Luciferase reporter assay
The potential binding site between Rab1A and miR-15b-5p was searched in TargetScan (http://www.targetscan.org). The wild-type Rab1A-3’-UTR (wt) and mutant Rab1A-3’-UTR (mut) containing the putative binding site of miR-15b-5p were established (Figure 5A) and cloned in the firefly luciferase expressing vector pMIR-REPORT (Ambion, USA). The HT22 cells were seeded into 24-well plates the day before transfection, and transfected with either the pMIR-REPORT-Rab1A-3’-UTR wt or the pMIR-REPORT-Rab1A-3’-UTR mut reporter vector, together with miR-15b-5p mimics/inhibitor or mimics/inhibitor NC (RiboBio, Guangzhou, China) using Lipofectamine 2000 (Invitrogen). 48 h after transfection, the luciferase activity was measured using the Dual-Light luminescent reporter gene assay system (Applied Biosystems). All experiments were repeated three times in triplicate.
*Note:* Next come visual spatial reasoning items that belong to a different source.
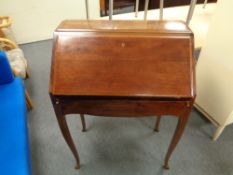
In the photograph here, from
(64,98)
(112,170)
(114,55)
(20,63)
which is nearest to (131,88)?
(114,55)

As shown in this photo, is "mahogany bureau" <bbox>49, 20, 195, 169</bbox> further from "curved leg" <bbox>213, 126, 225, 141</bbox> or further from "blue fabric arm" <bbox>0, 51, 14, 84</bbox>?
"curved leg" <bbox>213, 126, 225, 141</bbox>

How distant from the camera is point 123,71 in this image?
80 centimetres

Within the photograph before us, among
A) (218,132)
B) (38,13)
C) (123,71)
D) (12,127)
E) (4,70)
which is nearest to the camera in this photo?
(123,71)

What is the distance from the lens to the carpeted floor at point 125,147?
4.32 ft

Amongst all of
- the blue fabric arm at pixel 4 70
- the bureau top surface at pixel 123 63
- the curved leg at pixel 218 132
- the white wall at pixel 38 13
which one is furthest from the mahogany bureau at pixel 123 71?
the white wall at pixel 38 13

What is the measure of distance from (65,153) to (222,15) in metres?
1.36

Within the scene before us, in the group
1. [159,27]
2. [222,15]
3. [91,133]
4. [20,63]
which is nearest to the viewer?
[159,27]

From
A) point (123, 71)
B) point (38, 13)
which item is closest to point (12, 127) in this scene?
point (123, 71)

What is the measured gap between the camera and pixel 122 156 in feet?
4.55

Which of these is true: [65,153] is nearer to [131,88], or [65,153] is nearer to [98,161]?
[98,161]

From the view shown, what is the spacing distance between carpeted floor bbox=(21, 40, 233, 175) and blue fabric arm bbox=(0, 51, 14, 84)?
1.49 feet

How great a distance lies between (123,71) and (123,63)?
0.03m

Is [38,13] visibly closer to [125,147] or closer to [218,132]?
[125,147]

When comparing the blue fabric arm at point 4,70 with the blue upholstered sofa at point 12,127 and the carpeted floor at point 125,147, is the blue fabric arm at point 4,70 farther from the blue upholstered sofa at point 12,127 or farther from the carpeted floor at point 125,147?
the carpeted floor at point 125,147
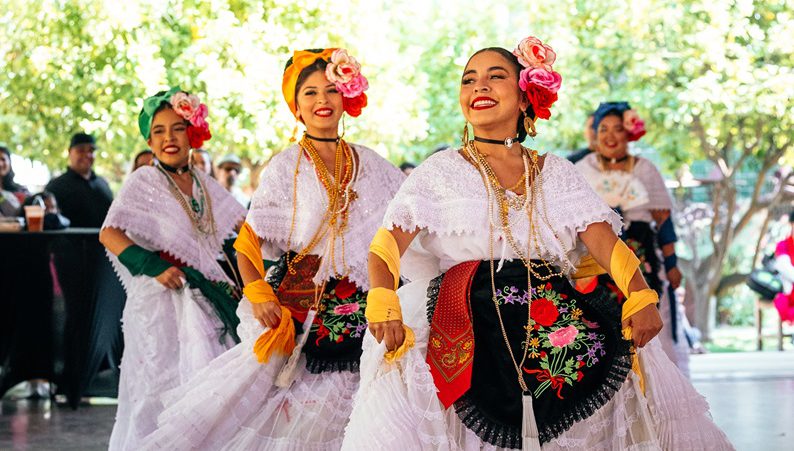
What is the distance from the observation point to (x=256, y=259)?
4.66 metres

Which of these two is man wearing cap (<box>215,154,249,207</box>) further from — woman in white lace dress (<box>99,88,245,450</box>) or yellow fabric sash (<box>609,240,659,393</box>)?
yellow fabric sash (<box>609,240,659,393</box>)

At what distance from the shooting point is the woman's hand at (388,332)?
3463 millimetres

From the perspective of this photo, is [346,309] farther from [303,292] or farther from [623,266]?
[623,266]

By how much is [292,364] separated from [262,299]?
0.99ft

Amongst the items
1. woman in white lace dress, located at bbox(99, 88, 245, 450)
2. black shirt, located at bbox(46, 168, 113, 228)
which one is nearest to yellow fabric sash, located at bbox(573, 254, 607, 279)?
woman in white lace dress, located at bbox(99, 88, 245, 450)

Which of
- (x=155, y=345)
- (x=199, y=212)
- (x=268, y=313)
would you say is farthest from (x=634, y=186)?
(x=268, y=313)

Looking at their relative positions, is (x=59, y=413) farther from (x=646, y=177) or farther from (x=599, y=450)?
(x=599, y=450)

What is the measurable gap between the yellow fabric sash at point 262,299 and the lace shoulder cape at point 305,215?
7 cm

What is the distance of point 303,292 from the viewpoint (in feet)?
15.9

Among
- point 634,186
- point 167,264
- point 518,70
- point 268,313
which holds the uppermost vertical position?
point 518,70

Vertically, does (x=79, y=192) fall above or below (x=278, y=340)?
above

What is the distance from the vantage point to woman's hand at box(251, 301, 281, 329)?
460cm

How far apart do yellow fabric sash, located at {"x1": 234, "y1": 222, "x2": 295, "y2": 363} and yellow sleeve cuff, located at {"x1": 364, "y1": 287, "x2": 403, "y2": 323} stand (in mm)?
1148

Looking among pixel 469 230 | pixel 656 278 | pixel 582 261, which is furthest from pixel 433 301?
pixel 656 278
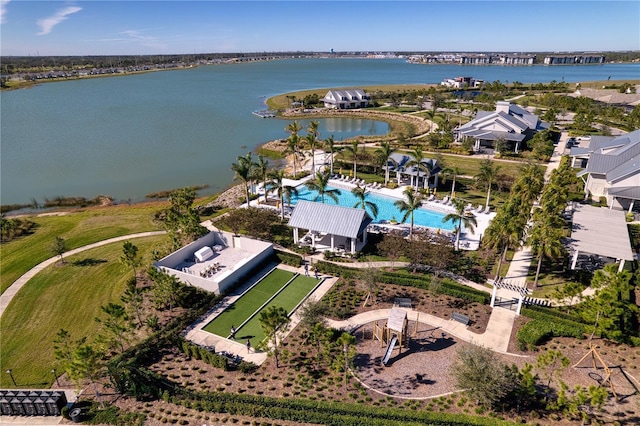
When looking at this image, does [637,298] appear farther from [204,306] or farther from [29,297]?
[29,297]

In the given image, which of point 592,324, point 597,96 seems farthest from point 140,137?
point 597,96

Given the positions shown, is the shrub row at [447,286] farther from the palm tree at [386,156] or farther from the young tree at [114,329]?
the palm tree at [386,156]

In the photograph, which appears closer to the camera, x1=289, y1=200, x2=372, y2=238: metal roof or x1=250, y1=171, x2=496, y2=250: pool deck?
x1=289, y1=200, x2=372, y2=238: metal roof

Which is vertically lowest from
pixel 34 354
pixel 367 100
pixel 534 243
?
pixel 34 354

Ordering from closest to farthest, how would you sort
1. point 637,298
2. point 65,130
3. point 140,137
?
point 637,298 → point 140,137 → point 65,130

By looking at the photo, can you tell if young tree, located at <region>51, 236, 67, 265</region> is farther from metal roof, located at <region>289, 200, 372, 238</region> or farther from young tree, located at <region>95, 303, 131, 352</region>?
metal roof, located at <region>289, 200, 372, 238</region>

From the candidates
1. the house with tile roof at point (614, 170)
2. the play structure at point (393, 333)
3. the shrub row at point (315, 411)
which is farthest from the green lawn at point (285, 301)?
the house with tile roof at point (614, 170)

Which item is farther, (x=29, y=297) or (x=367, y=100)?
(x=367, y=100)

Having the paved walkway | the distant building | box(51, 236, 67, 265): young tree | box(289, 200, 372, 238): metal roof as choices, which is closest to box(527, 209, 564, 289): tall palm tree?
box(289, 200, 372, 238): metal roof
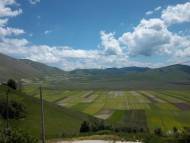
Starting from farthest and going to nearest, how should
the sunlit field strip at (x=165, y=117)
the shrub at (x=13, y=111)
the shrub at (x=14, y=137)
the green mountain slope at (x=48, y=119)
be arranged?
the shrub at (x=13, y=111)
the sunlit field strip at (x=165, y=117)
the green mountain slope at (x=48, y=119)
the shrub at (x=14, y=137)

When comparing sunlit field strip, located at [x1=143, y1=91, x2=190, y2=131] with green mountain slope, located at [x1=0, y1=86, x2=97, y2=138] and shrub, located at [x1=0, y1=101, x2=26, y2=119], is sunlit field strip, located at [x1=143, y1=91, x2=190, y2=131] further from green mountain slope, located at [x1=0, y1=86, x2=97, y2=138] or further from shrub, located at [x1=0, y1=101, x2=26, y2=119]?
shrub, located at [x1=0, y1=101, x2=26, y2=119]

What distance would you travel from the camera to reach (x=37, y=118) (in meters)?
106

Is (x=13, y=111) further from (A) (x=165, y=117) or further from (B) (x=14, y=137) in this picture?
(B) (x=14, y=137)

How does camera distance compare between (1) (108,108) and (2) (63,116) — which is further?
(1) (108,108)

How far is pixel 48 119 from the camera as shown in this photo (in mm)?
109250

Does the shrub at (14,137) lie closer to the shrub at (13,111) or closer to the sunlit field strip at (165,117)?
the sunlit field strip at (165,117)

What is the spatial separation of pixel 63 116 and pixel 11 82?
34.2 metres

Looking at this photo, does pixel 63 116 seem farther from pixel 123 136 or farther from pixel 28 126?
pixel 123 136

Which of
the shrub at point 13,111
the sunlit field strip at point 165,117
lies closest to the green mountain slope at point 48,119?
the shrub at point 13,111

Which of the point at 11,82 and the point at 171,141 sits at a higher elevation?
the point at 11,82

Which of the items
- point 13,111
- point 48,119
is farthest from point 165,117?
point 13,111

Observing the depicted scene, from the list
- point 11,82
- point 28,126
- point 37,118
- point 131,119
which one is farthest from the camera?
point 11,82

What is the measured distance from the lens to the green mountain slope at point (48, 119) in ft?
313

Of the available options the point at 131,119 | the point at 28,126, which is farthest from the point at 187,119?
the point at 28,126
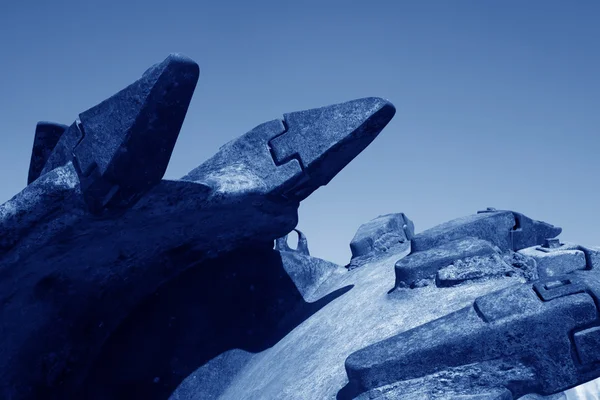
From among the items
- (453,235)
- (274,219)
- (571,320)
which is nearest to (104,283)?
(274,219)

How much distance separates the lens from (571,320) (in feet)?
8.04

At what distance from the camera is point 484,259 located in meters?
3.62

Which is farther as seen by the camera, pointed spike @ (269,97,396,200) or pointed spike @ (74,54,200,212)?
pointed spike @ (269,97,396,200)

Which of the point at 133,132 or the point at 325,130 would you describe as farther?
the point at 325,130

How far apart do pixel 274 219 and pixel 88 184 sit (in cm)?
212

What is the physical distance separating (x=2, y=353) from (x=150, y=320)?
1.17 metres

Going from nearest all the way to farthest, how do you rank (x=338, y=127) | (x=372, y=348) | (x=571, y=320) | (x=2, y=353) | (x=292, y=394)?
1. (x=571, y=320)
2. (x=372, y=348)
3. (x=292, y=394)
4. (x=2, y=353)
5. (x=338, y=127)

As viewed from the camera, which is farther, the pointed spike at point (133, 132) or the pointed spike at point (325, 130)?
the pointed spike at point (325, 130)

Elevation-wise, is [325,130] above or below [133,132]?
below

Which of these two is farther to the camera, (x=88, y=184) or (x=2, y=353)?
(x=2, y=353)

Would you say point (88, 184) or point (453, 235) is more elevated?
point (88, 184)

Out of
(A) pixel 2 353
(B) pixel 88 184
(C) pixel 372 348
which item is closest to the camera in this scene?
(B) pixel 88 184

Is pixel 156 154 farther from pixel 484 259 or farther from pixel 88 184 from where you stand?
pixel 484 259

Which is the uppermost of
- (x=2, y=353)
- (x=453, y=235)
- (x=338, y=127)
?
(x=338, y=127)
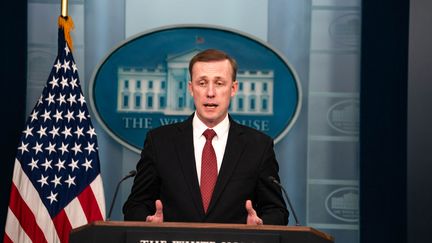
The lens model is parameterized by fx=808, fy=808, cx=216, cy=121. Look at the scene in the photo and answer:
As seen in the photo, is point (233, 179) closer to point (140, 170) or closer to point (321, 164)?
point (140, 170)

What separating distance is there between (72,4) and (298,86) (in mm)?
1519

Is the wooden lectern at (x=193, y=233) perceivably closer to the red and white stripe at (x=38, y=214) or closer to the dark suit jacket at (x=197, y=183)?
the dark suit jacket at (x=197, y=183)

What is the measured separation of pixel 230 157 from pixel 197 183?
180 mm

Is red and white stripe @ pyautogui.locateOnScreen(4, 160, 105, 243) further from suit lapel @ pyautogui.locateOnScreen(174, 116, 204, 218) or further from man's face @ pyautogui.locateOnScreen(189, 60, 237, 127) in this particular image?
man's face @ pyautogui.locateOnScreen(189, 60, 237, 127)

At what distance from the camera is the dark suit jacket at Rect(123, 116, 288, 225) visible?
318 centimetres

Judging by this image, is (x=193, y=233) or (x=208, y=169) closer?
(x=193, y=233)

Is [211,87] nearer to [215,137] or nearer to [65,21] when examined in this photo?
[215,137]

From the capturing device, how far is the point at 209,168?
129 inches

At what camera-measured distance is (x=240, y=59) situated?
5051 millimetres

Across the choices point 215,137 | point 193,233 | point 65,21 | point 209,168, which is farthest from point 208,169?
point 65,21

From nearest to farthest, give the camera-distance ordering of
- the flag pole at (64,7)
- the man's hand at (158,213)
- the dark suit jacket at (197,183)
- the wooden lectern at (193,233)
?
the wooden lectern at (193,233)
the man's hand at (158,213)
the dark suit jacket at (197,183)
the flag pole at (64,7)

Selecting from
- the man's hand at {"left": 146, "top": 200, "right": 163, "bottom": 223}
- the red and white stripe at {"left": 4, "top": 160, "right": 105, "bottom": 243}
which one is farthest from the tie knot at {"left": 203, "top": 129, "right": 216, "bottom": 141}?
the red and white stripe at {"left": 4, "top": 160, "right": 105, "bottom": 243}

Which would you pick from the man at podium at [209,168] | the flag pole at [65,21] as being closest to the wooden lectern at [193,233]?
the man at podium at [209,168]

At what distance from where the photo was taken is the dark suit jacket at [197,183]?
3.18 meters
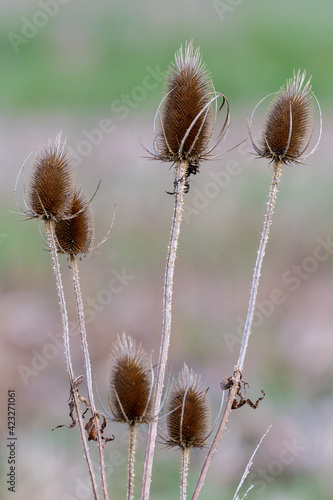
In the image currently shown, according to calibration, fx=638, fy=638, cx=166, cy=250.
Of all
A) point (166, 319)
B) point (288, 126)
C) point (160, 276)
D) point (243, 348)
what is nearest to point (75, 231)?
point (166, 319)

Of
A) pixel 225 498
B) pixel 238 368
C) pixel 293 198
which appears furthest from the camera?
pixel 293 198

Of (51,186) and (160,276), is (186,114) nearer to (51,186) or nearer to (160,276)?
(51,186)

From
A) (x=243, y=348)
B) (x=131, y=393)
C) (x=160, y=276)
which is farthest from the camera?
(x=160, y=276)

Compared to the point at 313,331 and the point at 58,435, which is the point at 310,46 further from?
the point at 58,435

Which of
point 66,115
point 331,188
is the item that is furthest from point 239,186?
point 66,115

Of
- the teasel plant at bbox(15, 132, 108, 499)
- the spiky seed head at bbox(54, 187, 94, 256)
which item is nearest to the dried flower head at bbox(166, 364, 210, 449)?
the teasel plant at bbox(15, 132, 108, 499)

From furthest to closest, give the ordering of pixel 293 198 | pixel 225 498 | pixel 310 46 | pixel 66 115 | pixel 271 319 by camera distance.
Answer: pixel 310 46 < pixel 66 115 < pixel 293 198 < pixel 271 319 < pixel 225 498
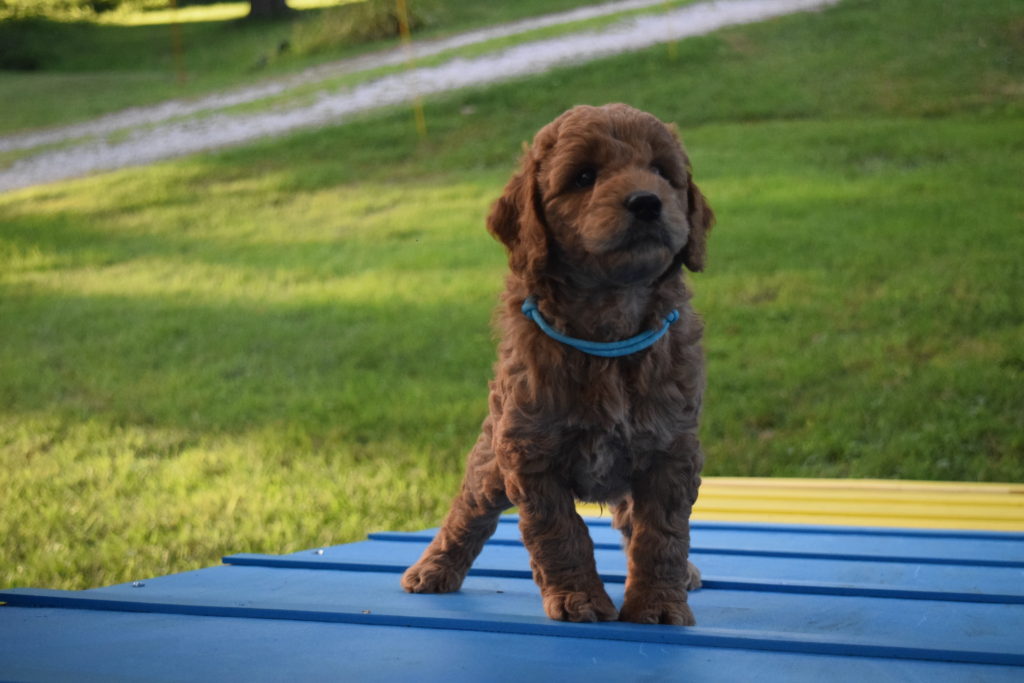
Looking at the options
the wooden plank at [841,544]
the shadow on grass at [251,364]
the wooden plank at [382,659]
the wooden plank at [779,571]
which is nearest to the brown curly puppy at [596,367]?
the wooden plank at [382,659]

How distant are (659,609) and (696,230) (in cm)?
88

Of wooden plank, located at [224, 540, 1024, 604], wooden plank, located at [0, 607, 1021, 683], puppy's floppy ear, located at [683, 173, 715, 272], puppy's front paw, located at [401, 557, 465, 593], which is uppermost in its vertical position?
puppy's floppy ear, located at [683, 173, 715, 272]

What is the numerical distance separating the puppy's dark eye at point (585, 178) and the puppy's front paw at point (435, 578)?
115 centimetres

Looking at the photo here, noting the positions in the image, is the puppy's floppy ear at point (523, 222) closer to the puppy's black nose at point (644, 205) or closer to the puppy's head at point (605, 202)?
the puppy's head at point (605, 202)

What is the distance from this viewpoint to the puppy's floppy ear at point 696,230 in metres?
2.68

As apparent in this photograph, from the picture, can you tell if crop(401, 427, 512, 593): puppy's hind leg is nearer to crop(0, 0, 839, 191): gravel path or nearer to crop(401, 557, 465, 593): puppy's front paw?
crop(401, 557, 465, 593): puppy's front paw

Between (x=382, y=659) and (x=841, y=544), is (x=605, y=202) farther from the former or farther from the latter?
(x=841, y=544)

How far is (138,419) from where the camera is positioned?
7250mm

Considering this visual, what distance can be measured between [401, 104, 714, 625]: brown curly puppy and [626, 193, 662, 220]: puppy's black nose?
0.14 feet

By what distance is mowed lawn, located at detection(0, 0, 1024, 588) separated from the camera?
6.16 meters

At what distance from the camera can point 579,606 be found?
264cm

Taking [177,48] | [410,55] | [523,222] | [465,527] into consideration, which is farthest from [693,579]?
[177,48]

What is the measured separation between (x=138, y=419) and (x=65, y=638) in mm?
4830

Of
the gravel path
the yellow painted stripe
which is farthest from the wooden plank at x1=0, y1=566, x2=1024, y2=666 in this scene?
the gravel path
The ratio of Renilla luciferase to Firefly luciferase was calculated for each well.
Figure 5.
miR-15b-5p inhibits Rab1A expression by directly targeting its 3’-UTR. A. Scheme of the potential binding sites of miR-15b-5p in the Rab1A-3’-UTR. B. The relative luciferase activity of Rab1A wild type or mutant 3’-UTR in HT22 cells after transfection with the miR-15b-5p mimic/inhibitor or corresponding NC. C and D. The HT22 cells were transfected with miR-15b-5p mimic/inhibitor or corresponding NC, andqRT-PCR and Western blot analysis were used to measure the Rab1A mRNA and protein levels, respectively. β-actin was used as an internal control. The data represent the mean ± SEM of three replications. **P < 0.01 vs mimic NC, ##P < 0.01 vs inhibitor NC.
Statistical analysis
All statistical analysis was performed using SPSS 14.0 software (Chicago, IL). Numerical data presented as the mean ± standard deviation. The difference between means was analysed with Student’s t test. Probability value of < 0.05 was considered significant and < 0.01 was considered very significant.
Results
Sev promotes HT22 cells apoptosis
To investigate whether Sev can induce apoptosis, the cells were exposed to Sev (0%, 4.1% or 8%) for 6 h and CCK-8 assay was used to measure the cell viability. Our results showed that cell viability was significantly decreased after exposure to 4.1% or 8% Sev compared with control (P < 0.01; Figure 1A). Consistent with the CCK-8 assay, flow cytometry also demonstrated that the apoptotic cells were markedly increased after treatment with different concentration of Sev (P < 0.01; Figure 1B). To further examine this apoptotic mechanism, the cleaved-caspase-3 level was investigated in HT22 cells after treatment with different concentration of Sev (4.1% or 8%) using Western blot analysis. The results indicated that the cleaved-caspase-3 protein was significantly upregulated in cells after Sev treatment compared with control (P < 0.01; Figure 1C). Moreover, the caspase-3 activity was significantly increased after Sev treatment compared with control (P < 0.01; Figure 1D). These results suggested that Sev induces apoptosis in HT22 cells after treatment with Sev.
Figure 1.
Sevoflurane (Sev) induced apoptosisin HT22 cells. A. The Cell Counting Kit-8 (CCK-8) assay used to measure cell viability in HT22 cells exposed to 0%, 4.1% or 8% Sev for 6 h. B. The apoptotic cells were detected using flow cytometry analysis after treatment with 0%, 4.1% or 8% Sev for 6 h. C. After exposure to Sev, the cleaved-caspase-3 and total-cleaved-caspase-3 protein levels were measured using Western blot analysis. β-actin was used as an internal control. D. The colorimetric activity assay kit was used to measure caspase-3 activity following treatment with 0%, 4.1% or 8% Sev for 6 h. The data represent the mean ± SEM of three replications. **P < 0.01 vs control.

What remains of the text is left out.